我们四人与唐知予相伴游历江湖数年,最是清楚他的性子。
他出身医者世家,心性清冷自持,温润疏离,素来看淡风月,眼中唯有医术山河。行走江湖数载,无数佳人擦肩,他从未多看一眼,更从未为任何人停留半步。
我们总笑他心如寒月,无牵无挂,此生只会与药草银针相伴。
直到那日,我们一行五人途经城南闹市,入了一间胭脂铺歇脚。
那日午后风轻日暖,市井喧嚣热闹,我们随口向店家乔掌柜打听去往白帝城的路途。乔掌柜敦厚和善,见天色渐晚,古道难行,便热忱留我们在后院暂住一宿。
本只是一场再寻常不过的旅途留宿,却成了唐知予此生最大的命中注定。
我们几人闲谈落座,无意间瞥见二楼窗边静静坐着的少女。
她坐于轮椅之上,安安静静,一身素衣,眉眼温顺。明明身处喧闹市井,却周身清冷孤寂,像被尘世隔绝在外的一弯静月。
我们本只是随意一瞥,唯独唐知予,脚步微顿,目光久久停驻窗边。
我与同伴对视一眼,心底瞬间了然。
认识唐知予这么久,我们从未在他眼底见过这般动容。
那不是怜悯,不是好奇,是少年人藏不住的心动,是猝不及防的沦陷。
楼上的姑娘似是感应到视线,慌乱抬眸,四目相撞,又仓促躲闪,脸颊瞬间绯红,羞怯得惹人疼。
不多时,黄昏落幕,店主夫妇外出置办酒菜,整座院落安静下来。
我们坐在院中品茶闲谈,唐知予却频频抬首望向二楼。他主动出声,温柔邀约楼上姑娘下楼闲叙。
那姑娘轻轻抬手,示意自己双腿不便,无法行走。
我们皆是唏嘘惋惜,唯有唐知予神色温柔笃定,自报家门,直言可为她诊治腿疾。
我们当时只当他医者仁心,随性帮扶,如今想来,从那一刻起,他便早已动了私心。
入夜之后,最让我们意外的一幕发生了。
那位常年闭门不出、怯于见人的乔家姑娘,竟主动开口,想要下楼用膳。
恰逢乔掌柜临时外出送货,年迈婆婆无力搀扶,左右为难之际,素来守礼自持的唐知予,主动上楼。

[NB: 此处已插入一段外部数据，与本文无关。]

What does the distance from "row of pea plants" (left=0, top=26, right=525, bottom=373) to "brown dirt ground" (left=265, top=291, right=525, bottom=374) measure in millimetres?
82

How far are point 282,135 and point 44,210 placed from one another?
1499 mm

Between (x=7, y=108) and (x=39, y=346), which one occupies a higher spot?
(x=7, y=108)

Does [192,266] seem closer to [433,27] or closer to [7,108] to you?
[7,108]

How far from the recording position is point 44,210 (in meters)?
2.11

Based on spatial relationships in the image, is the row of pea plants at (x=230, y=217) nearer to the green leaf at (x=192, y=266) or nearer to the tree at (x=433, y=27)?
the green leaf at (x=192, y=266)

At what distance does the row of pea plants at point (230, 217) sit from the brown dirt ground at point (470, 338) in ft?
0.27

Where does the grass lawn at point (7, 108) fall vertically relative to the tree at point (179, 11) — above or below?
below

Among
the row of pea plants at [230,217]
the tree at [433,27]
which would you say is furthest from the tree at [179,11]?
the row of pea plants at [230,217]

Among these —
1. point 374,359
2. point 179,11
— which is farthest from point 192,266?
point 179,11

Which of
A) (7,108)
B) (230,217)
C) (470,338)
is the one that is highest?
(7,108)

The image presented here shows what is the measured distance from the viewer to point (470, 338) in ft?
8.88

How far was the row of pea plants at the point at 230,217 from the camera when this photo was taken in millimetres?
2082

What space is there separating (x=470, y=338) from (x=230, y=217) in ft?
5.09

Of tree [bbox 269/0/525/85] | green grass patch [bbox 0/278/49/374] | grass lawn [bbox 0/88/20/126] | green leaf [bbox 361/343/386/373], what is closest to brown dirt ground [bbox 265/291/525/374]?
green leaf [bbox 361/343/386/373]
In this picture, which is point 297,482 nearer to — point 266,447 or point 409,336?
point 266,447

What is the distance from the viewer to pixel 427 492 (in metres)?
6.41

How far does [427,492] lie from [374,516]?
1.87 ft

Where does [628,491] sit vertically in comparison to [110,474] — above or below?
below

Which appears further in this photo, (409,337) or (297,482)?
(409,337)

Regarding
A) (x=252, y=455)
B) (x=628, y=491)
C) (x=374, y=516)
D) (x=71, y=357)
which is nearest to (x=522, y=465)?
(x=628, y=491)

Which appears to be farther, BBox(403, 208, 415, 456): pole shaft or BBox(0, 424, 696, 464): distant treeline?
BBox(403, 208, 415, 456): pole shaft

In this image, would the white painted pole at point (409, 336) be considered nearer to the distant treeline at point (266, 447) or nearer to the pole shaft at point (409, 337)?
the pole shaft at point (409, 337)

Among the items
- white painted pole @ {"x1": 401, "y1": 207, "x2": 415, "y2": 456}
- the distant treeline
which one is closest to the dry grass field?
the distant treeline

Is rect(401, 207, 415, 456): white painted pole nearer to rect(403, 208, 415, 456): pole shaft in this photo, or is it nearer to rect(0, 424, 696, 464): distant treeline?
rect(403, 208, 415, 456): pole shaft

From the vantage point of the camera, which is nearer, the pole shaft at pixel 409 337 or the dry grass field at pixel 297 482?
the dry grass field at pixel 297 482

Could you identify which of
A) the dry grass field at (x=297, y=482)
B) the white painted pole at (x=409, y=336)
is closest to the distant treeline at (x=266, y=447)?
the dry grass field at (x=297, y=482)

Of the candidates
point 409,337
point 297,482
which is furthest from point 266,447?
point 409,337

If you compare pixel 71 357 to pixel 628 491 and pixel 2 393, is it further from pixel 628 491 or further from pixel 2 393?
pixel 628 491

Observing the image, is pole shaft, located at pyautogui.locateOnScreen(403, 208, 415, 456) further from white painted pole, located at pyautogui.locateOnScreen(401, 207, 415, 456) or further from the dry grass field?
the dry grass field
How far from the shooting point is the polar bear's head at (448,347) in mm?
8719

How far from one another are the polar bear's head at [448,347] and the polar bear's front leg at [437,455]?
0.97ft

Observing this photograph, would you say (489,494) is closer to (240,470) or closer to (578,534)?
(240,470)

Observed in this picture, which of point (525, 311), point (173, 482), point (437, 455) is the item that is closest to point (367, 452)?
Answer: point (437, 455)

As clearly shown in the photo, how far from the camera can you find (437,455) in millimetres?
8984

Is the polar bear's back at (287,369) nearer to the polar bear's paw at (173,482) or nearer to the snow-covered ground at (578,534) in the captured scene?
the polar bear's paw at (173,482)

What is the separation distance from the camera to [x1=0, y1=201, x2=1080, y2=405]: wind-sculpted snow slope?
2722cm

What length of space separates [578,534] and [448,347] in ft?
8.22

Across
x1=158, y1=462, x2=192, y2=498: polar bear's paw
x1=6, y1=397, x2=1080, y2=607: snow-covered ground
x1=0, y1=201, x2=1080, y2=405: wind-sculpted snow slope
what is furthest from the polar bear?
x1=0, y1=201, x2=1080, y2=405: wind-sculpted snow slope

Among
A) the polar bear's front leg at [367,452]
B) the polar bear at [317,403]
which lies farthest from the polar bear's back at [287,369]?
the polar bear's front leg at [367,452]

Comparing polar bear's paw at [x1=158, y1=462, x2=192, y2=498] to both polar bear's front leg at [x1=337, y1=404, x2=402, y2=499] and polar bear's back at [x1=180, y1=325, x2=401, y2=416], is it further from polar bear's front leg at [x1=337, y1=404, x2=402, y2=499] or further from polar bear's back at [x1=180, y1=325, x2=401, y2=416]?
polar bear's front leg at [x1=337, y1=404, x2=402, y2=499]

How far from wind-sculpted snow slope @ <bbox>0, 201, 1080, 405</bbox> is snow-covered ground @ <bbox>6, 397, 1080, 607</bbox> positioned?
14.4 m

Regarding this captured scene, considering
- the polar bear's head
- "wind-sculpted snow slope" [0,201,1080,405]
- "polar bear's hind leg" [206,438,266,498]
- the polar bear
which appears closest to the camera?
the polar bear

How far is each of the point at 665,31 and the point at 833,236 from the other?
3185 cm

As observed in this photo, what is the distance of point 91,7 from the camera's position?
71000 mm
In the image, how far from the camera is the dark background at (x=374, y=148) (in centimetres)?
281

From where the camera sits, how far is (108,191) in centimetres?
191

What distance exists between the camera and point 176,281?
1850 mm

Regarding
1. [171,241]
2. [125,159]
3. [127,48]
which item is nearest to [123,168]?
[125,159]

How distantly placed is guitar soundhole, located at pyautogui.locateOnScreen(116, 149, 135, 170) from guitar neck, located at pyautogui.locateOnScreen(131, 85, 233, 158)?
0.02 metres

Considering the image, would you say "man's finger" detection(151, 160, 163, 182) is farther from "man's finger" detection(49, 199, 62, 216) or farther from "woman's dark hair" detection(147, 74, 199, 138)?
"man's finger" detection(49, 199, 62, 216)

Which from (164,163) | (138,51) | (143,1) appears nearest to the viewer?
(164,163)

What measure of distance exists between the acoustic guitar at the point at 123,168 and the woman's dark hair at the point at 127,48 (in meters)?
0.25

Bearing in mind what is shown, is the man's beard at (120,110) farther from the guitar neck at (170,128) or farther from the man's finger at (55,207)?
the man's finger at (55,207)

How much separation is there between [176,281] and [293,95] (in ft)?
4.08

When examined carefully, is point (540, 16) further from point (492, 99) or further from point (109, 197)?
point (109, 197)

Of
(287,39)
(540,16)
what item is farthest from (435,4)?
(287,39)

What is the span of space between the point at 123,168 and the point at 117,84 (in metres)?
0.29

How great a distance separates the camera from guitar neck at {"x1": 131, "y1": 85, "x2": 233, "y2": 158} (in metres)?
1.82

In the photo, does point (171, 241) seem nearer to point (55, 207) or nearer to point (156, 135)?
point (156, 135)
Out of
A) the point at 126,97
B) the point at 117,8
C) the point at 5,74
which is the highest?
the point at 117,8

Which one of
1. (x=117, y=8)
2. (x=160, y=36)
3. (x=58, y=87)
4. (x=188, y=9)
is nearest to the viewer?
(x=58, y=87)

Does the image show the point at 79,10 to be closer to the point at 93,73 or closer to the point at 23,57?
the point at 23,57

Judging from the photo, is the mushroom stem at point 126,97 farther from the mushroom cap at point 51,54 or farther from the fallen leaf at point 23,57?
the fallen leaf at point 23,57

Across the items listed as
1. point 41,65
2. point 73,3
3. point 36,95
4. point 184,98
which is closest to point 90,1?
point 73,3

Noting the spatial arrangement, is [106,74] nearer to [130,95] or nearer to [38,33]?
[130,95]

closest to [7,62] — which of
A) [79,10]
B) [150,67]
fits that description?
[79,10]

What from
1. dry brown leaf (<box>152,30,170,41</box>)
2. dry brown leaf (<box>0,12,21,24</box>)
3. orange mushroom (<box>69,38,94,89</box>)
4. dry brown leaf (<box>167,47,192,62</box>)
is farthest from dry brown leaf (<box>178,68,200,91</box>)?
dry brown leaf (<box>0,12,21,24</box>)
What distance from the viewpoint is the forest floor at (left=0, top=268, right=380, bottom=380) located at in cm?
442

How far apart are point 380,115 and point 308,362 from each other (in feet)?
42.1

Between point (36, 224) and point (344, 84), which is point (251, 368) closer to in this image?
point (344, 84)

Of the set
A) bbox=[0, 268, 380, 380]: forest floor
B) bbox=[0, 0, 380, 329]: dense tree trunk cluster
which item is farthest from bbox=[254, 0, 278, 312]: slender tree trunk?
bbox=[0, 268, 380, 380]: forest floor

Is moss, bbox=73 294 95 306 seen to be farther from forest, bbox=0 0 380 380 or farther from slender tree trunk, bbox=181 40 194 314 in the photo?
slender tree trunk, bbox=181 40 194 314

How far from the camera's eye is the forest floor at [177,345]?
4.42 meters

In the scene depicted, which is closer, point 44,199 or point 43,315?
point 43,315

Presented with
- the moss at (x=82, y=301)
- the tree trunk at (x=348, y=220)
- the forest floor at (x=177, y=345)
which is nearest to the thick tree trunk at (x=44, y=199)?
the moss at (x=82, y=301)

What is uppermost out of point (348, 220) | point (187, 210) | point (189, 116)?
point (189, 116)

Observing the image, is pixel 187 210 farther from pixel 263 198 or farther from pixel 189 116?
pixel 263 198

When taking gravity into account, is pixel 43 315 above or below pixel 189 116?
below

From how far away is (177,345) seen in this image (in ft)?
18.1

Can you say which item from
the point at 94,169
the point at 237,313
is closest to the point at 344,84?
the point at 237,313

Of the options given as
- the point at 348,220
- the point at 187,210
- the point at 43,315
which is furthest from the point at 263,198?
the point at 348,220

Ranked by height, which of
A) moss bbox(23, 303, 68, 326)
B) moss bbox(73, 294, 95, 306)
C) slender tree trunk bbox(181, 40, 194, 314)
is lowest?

我们静静看着他俯身,小心翼翼将姑娘抱起,动作轻柔珍重,分寸尽礼,温柔得不像话。
相识数载,我们从未见过他对谁这般小心翼翼、珍视至极。
席间闲谈,听闻姑娘天生腿疾,十六年求医无果,终身困于小楼。我们皆心生惋惜,唯独唐知予认真把脉,而后语出惊人——可治。
所有人都已然认命的顽疾,他偏要执意一试。
下一刻,他便坦然与我们商议,让我们四人先行前往白帝城游历,他独自留下,为乔姑娘调理诊治。
我们心中早已通透。
哪里是病症难得,分明是心上人难得。
白帝城云海壮阔,山河万里,可在他眼中,皆不如小楼窗边的一抹倩影。
我们欣然应允,故意成全他的心意,笑着独自上路,留他一人,守他的满目温柔。
数月光阴,我们游遍白帝城山水,日日打趣归期,满心好奇,那位清冷医者,究竟会为一人温柔到何种地步。
待我们折返乔家小院,彻底看见了翻天覆地的变化。
从前清冷孤寂的院落,满是温柔烟火气。
昔日淡漠疏离的唐知予,褪去了一身清冷锋芒,日日施针、熬药、配药浴、细心按摩,耐心温柔到极致。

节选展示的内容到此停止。